-- Written exercise --
Copy the rows from the one containing "Time of clock at [492,844,560,908]: 1:36" through the final row, replacing "clock" with "watch" and leaving everything else as it is. Omit the pictures from your copy.
▬▬▬▬▬▬▬▬▬▬
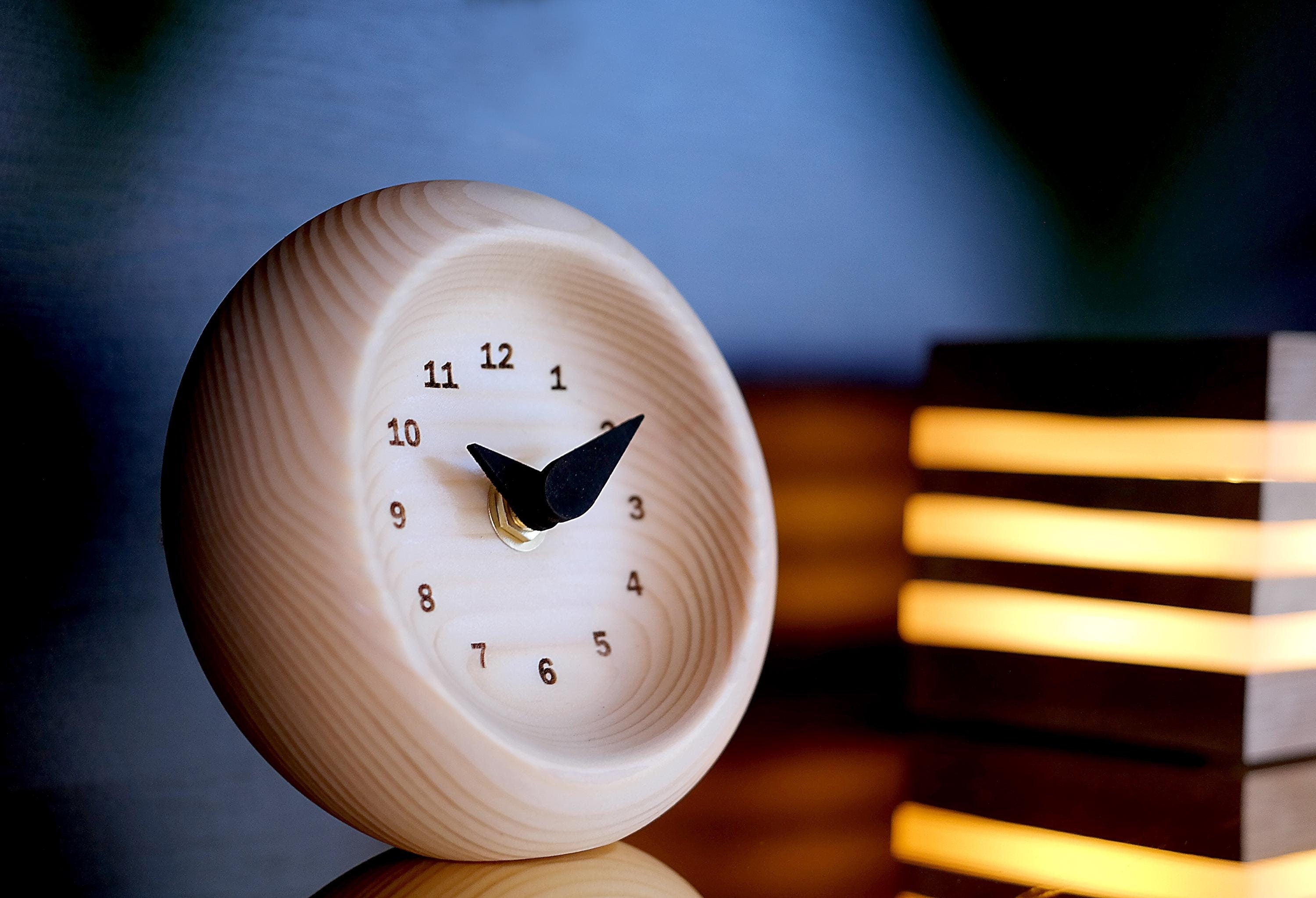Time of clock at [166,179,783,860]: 10:10
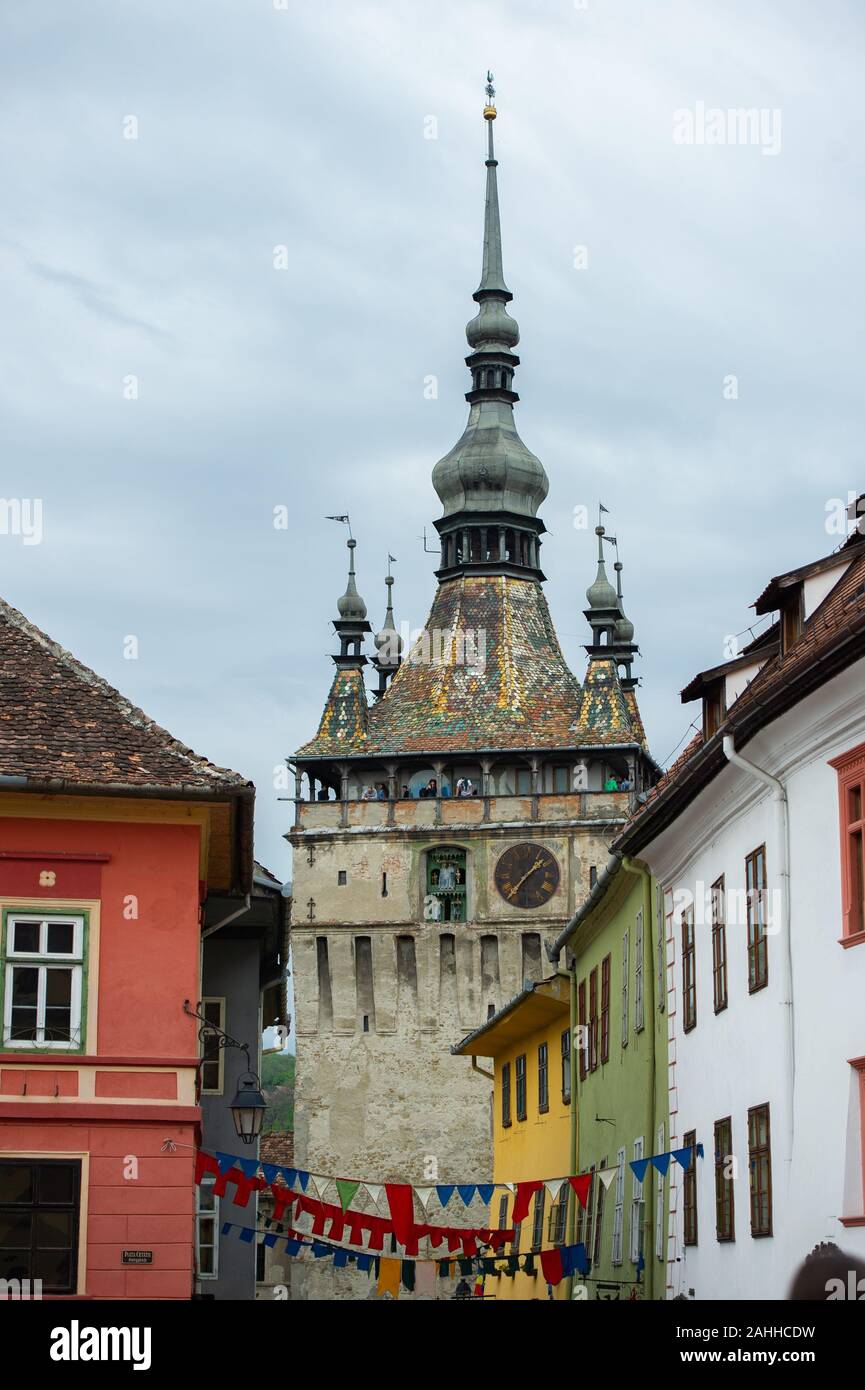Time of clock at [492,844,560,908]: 1:36
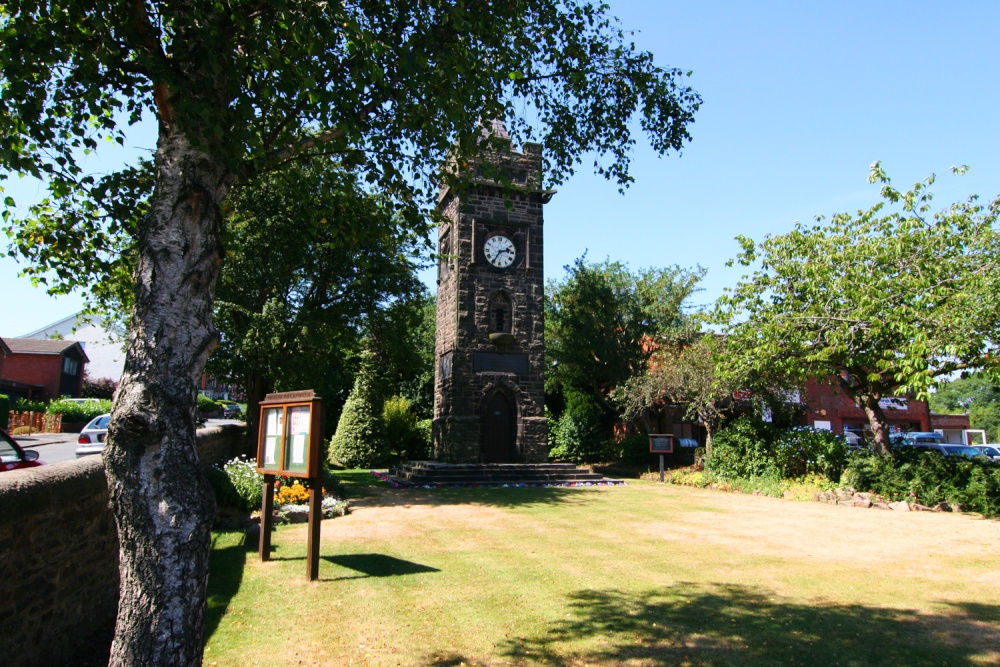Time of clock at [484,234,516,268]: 2:35
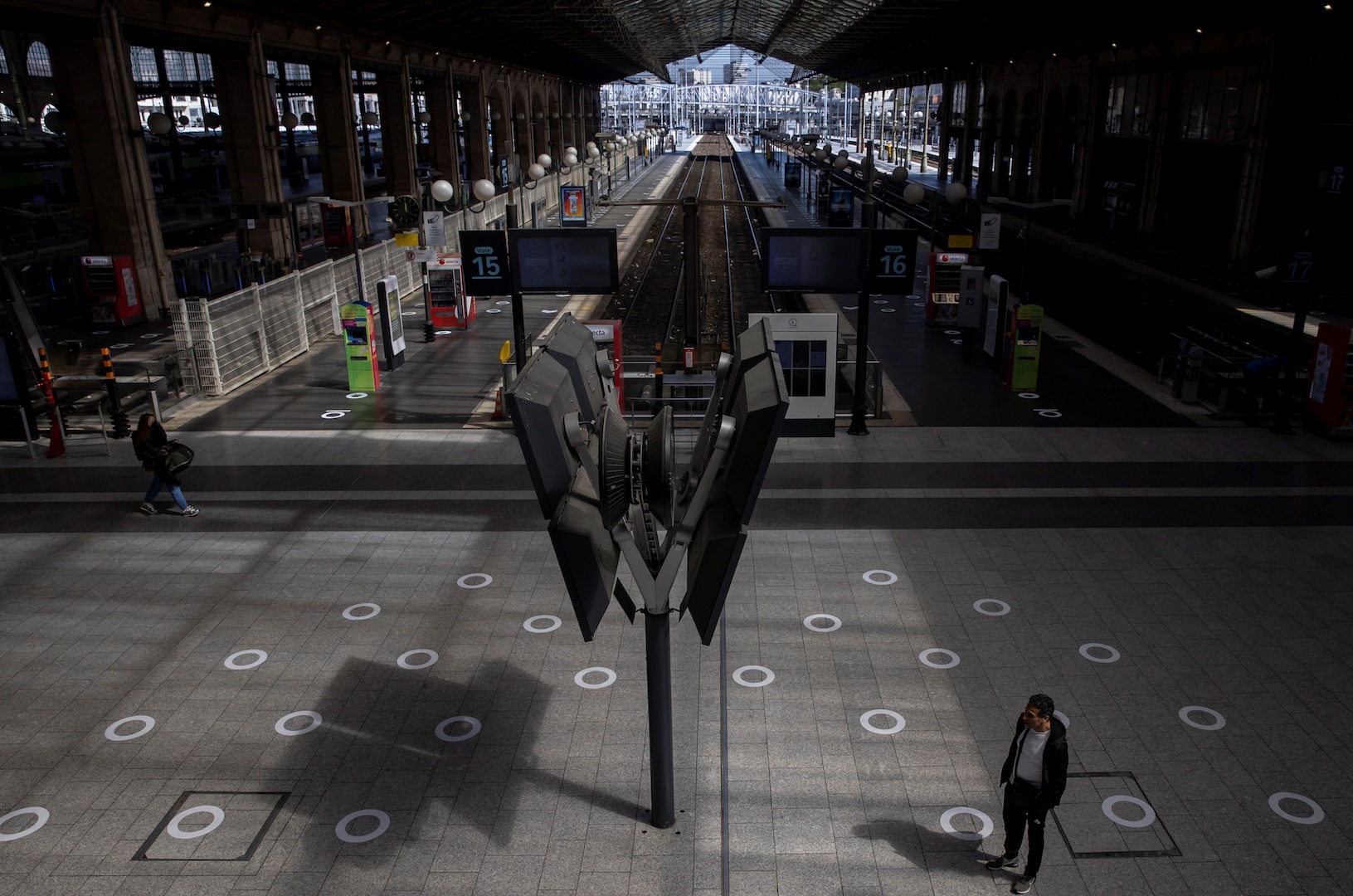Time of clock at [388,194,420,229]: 12:19
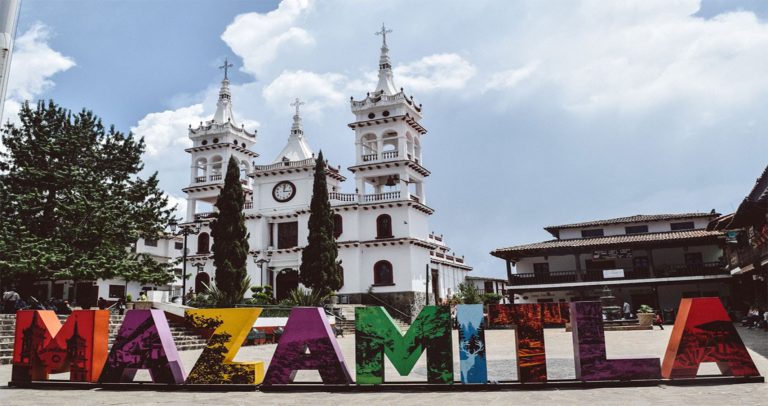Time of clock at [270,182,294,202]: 3:01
▬▬▬▬▬▬▬▬▬▬
-- Correct output --
Time of watch at [492,844,560,908]: 1:36
Time of watch at [484,234,516,268]: 2:35
Time of watch at [388,194,420,229]: 12:19
Time of watch at [270,182,294,202]: 3:01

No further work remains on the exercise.